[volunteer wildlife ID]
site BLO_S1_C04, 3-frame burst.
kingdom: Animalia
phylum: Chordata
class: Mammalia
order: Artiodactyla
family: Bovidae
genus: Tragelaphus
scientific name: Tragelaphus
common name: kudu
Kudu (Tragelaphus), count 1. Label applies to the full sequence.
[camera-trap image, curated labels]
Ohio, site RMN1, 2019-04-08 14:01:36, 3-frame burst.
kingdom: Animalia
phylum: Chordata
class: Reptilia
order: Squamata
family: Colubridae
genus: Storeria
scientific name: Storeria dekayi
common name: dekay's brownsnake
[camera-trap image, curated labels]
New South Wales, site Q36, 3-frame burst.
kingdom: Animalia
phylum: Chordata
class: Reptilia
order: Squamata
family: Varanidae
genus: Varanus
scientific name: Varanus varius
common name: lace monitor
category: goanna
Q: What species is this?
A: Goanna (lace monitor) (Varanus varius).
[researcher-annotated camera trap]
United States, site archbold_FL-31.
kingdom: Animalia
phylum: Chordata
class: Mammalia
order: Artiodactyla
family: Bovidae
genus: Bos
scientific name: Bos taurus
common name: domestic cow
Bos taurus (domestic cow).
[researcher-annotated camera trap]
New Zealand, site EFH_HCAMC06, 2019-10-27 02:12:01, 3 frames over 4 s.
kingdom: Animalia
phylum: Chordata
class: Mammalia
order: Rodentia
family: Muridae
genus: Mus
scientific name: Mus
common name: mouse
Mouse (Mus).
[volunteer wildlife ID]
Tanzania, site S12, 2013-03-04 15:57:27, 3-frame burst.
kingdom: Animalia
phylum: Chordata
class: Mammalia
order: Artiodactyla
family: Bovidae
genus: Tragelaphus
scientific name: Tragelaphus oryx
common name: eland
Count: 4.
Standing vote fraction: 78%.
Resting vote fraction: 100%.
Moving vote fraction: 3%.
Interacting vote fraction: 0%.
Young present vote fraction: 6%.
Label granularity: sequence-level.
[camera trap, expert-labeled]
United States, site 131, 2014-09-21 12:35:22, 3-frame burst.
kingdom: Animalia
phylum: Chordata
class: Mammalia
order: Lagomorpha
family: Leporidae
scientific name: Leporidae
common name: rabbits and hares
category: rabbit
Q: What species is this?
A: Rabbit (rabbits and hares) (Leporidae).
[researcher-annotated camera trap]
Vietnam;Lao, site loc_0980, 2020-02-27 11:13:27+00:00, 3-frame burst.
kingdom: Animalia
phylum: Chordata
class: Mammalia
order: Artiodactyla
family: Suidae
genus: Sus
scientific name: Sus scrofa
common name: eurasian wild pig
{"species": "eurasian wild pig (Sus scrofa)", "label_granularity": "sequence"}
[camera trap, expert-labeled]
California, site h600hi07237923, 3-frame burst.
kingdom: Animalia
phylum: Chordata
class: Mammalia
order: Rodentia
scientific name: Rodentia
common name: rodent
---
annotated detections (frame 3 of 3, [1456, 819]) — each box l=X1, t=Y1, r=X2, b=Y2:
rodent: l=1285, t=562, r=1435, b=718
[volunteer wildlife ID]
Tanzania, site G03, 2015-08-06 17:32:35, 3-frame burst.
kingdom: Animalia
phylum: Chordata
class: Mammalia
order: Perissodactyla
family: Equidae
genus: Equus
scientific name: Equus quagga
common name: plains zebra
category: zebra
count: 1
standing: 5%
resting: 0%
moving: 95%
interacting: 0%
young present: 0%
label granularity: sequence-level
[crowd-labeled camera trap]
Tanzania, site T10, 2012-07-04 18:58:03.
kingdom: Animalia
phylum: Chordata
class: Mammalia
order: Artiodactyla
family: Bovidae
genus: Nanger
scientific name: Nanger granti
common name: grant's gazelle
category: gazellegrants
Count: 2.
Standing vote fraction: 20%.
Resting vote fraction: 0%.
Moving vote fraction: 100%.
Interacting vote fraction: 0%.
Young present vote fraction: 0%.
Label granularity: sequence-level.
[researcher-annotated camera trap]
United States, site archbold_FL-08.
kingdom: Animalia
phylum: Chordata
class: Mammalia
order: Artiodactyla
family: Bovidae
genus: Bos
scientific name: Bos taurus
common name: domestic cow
----
- [Activity]: Output the entries above word for word.

- [Answer to the exercise]:
[volunteer wildlife ID]
site BLO_S1_C04, 3-frame burst.
kingdom: Animalia
phylum: Chordata
class: Mammalia
order: Artiodactyla
family: Bovidae
genus: Tragelaphus
scientific name: Tragelaphus
common name: kudu
Kudu (Tragelaphus), count 1. Label applies to the full sequence.
[camera-trap image, curated labels]
Ohio, site RMN1, 2019-04-08 14:01:36, 3-frame burst.
kingdom: Animalia
phylum: Chordata
class: Reptilia
order: Squamata
family: Colubridae
genus: Storeria
scientific name: Storeria dekayi
common name: dekay's brownsnake
[camera-trap image, curated labels]
New South Wales, site Q36, 3-frame burst.
kingdom: Animalia
phylum: Chordata
class: Reptilia
order: Squamata
family: Varanidae
genus: Varanus
scientific name: Varanus varius
common name: lace monitor
category: goanna
Q: What species is this?
A: Goanna (lace monitor) (Varanus varius).
[researcher-annotated camera trap]
United States, site archbold_FL-31.
kingdom: Animalia
phylum: Chordata
class: Mammalia
order: Artiodactyla
family: Bovidae
genus: Bos
scientific name: Bos taurus
common name: domestic cow
Bos taurus (domestic cow).
[researcher-annotated camera trap]
New Zealand, site EFH_HCAMC06, 2019-10-27 02:12:01, 3 frames over 4 s.
kingdom: Animalia
phylum: Chordata
class: Mammalia
order: Rodentia
family: Muridae
genus: Mus
scientific name: Mus
common name: mouse
Mouse (Mus).
[volunteer wildlife ID]
Tanzania, site S12, 2013-03-04 15:57:27, 3-frame burst.
kingdom: Animalia
phylum: Chordata
class: Mammalia
order: Artiodactyla
family: Bovidae
genus: Tragelaphus
scientific name: Tragelaphus oryx
common name: eland
Count: 4.
Standing vote fraction: 78%.
Resting vote fraction: 100%.
Moving vote fraction: 3%.
Interacting vote fraction: 0%.
Young present vote fraction: 6%.
Label granularity: sequence-level.
[camera trap, expert-labeled]
United States, site 131, 2014-09-21 12:35:22, 3-frame burst.
kingdom: Animalia
phylum: Chordata
class: Mammalia
order: Lagomorpha
family: Leporidae
scientific name: Leporidae
common name: rabbits and hares
category: rabbit
Q: What species is this?
A: Rabbit (rabbits and hares) (Leporidae).
[researcher-annotated camera trap]
Vietnam;Lao, site loc_0980, 2020-02-27 11:13:27+00:00, 3-frame burst.
kingdom: Animalia
phylum: Chordata
class: Mammalia
order: Artiodactyla
family: Suidae
genus: Sus
scientific name: Sus scrofa
common name: eurasian wild pig
{"species": "eurasian wild pig (Sus scrofa)", "label_granularity": "sequence"}
[camera trap, expert-labeled]
California, site h600hi07237923, 3-frame burst.
kingdom: Animalia
phylum: Chordata
class: Mammalia
order: Rodentia
scientific name: Rodentia
common name: rodent
---
annotated detections (frame 3 of 3, [1456, 819]) — each box l=X1, t=Y1, r=X2, b=Y2:
rodent: l=1285, t=562, r=1435, b=718
[volunteer wildlife ID]
Tanzania, site G03, 2015-08-06 17:32:35, 3-frame burst.
kingdom: Animalia
phylum: Chordata
class: Mammalia
order: Perissodactyla
family: Equidae
genus: Equus
scientific name: Equus quagga
common name: plains zebra
category: zebra
count: 1
standing: 5%
resting: 0%
moving: 95%
interacting: 0%
young present: 0%
label granularity: sequence-level
[crowd-labeled camera trap]
Tanzania, site T10, 2012-07-04 18:58:03.
kingdom: Animalia
phylum: Chordata
class: Mammalia
order: Artiodactyla
family: Bovidae
genus: Nanger
scientific name: Nanger granti
common name: grant's gazelle
category: gazellegrants
Count: 2.
Standing vote fraction: 20%.
Resting vote fraction: 0%.
Moving vote fraction: 100%.
Interacting vote fraction: 0%.
Young present vote fraction: 0%.
Label granularity: sequence-level.
[researcher-annotated camera trap]
United States, site archbold_FL-08.
kingdom: Animalia
phylum: Chordata
class: Mammalia
order: Artiodactyla
family: Bovidae
genus: Bos
scientific name: Bos taurus
common name: domestic cow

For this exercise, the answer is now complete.